If this was an American TV show then we could write about how the “Feds” were coming for ACE replete with pictures of burly folk in blue wind-breakers hauling in suspicious looking employees for “questioning”.

Sadly, for us at least, that is not what’s going on here. Instead we have the Select Committee of the Department for Culture Media and Sport launching a, somewhat phoney, investigation into the funding monolith’s activities.

“The Culture, Media and Sport Committee has decided to conduct a general investigation into the work of Arts Council England, including its scope, scale and remit. We wish to examine the economic and artistic criteria that underpin funding decisions. Furthermore, we seek views on whether the geographical distribution of funding is fair and the justification for the current weighting of this towards London.”

This type of thing happens every so often and the most that ever comes of it is nothing at all. Nobody gets fired, no substantive changes in policy, nothing of any interest. All we really get is the chance to watch ACE CEO Alan Davey go all red in the face as the committee members repeatedly point out he’s not very good at his job.

On this occasion ACE Chairman Peter Balzagette will probably show up, call everybody by their first name and string a bunch of words together without saying anything substantive at all.

Disappointments aside there is one small thing that you, our dear readers, can do to turn the tide and instigate some change.

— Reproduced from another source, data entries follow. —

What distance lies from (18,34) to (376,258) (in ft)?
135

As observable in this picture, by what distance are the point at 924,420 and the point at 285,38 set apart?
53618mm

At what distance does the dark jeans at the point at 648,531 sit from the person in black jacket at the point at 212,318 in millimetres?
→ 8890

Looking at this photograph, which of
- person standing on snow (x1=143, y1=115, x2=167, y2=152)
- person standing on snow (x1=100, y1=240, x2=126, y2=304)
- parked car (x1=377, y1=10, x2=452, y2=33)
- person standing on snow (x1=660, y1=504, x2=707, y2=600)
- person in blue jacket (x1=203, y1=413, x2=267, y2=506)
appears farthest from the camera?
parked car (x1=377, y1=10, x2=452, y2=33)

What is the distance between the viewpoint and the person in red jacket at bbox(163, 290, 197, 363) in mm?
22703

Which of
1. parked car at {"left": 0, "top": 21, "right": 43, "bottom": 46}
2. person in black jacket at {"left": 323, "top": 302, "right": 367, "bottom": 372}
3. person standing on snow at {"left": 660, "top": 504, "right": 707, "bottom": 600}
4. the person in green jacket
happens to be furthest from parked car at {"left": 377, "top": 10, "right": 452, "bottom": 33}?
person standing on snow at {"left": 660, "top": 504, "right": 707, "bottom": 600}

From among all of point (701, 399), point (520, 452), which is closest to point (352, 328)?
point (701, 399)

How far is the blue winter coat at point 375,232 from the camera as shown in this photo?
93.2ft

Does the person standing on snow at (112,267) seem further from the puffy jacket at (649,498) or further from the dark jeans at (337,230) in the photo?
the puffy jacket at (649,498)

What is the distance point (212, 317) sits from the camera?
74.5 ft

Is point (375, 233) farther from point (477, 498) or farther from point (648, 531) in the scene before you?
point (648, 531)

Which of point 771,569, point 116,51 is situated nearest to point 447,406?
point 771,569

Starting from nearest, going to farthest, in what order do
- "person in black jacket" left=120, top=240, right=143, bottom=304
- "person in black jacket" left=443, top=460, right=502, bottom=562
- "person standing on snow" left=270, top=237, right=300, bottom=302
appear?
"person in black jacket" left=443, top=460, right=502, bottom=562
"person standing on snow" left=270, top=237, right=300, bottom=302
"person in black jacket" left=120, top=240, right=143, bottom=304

Although you can’t give evidence to the committee unless they haul you in, you can submit written evidence via the Parliament website and you have until February 24th to do it.

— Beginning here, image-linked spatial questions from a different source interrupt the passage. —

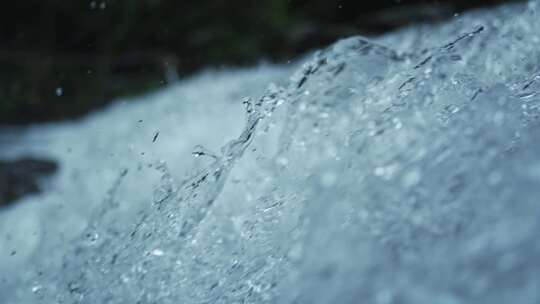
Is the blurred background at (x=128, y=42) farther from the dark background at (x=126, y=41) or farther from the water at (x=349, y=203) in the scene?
the water at (x=349, y=203)

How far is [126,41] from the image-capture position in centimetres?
434

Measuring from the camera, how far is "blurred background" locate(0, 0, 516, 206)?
4.01 meters

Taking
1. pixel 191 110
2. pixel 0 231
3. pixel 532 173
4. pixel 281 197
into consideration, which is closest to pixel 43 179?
pixel 0 231

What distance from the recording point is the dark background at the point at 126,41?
402 cm

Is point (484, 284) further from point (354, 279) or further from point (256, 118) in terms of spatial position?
point (256, 118)

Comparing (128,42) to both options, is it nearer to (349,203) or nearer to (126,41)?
(126,41)

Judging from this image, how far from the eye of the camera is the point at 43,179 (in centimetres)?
311

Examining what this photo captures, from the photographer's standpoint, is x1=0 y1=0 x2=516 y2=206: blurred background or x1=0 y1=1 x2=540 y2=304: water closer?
x1=0 y1=1 x2=540 y2=304: water

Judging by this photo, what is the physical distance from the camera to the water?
0.91m

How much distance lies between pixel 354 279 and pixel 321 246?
6.2 inches

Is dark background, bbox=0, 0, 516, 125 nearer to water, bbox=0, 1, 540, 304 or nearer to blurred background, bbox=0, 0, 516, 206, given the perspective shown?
blurred background, bbox=0, 0, 516, 206

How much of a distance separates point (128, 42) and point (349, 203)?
3.40 meters

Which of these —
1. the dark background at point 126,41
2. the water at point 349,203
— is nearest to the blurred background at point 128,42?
the dark background at point 126,41

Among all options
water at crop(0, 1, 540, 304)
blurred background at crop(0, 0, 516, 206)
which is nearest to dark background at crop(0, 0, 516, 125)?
blurred background at crop(0, 0, 516, 206)
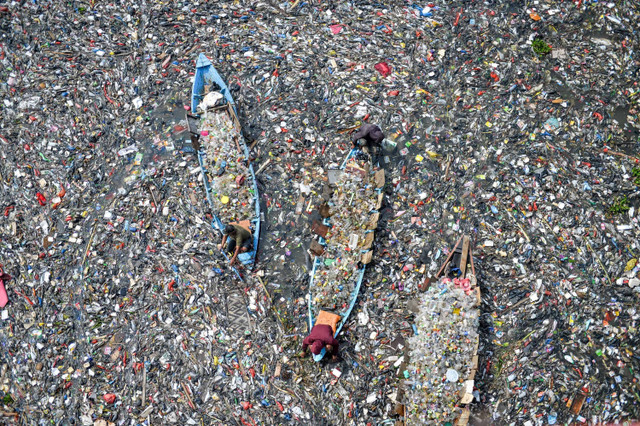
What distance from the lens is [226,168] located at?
849 centimetres

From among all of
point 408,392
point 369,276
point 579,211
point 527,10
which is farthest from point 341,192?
point 527,10

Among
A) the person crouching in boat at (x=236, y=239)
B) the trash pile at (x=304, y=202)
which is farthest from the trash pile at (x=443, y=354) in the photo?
the person crouching in boat at (x=236, y=239)

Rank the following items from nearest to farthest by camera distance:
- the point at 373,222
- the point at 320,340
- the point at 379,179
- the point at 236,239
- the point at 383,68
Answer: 1. the point at 320,340
2. the point at 236,239
3. the point at 373,222
4. the point at 379,179
5. the point at 383,68

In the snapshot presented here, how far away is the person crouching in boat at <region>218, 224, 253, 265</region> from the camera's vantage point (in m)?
7.77

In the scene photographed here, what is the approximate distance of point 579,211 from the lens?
8023 mm

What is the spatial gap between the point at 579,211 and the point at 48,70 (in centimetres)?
930

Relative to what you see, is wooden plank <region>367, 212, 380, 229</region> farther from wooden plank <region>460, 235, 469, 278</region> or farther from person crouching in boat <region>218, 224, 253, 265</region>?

As the paragraph above, culled from the committee website, says they are looking into the “economic and artistic criteria that underpin funding decisions”. Well, here in TheLab™, we have plenty of evidence of ACE’s lack of ability to do that.

What we can’t do is just send them our written work and use that as evidence (you’re not allowed to do that) but you can. At least, you can quote our information in evidence you submit to the enquiry and you can, of course, use any other information you happen to have to argue your case for or against the Big Bad.

The chances of anything meaningful being done about the worlds most opaque, unaccountable, completely idiotic (at times) funding body are small to none but you don’t get if you don’t ask.

Submitting information is easy, they may even use it and there is a lottery-like chance that you may be called to give evidence in person.

Getting things changed involves standing up to be counted and it’s time to stand up.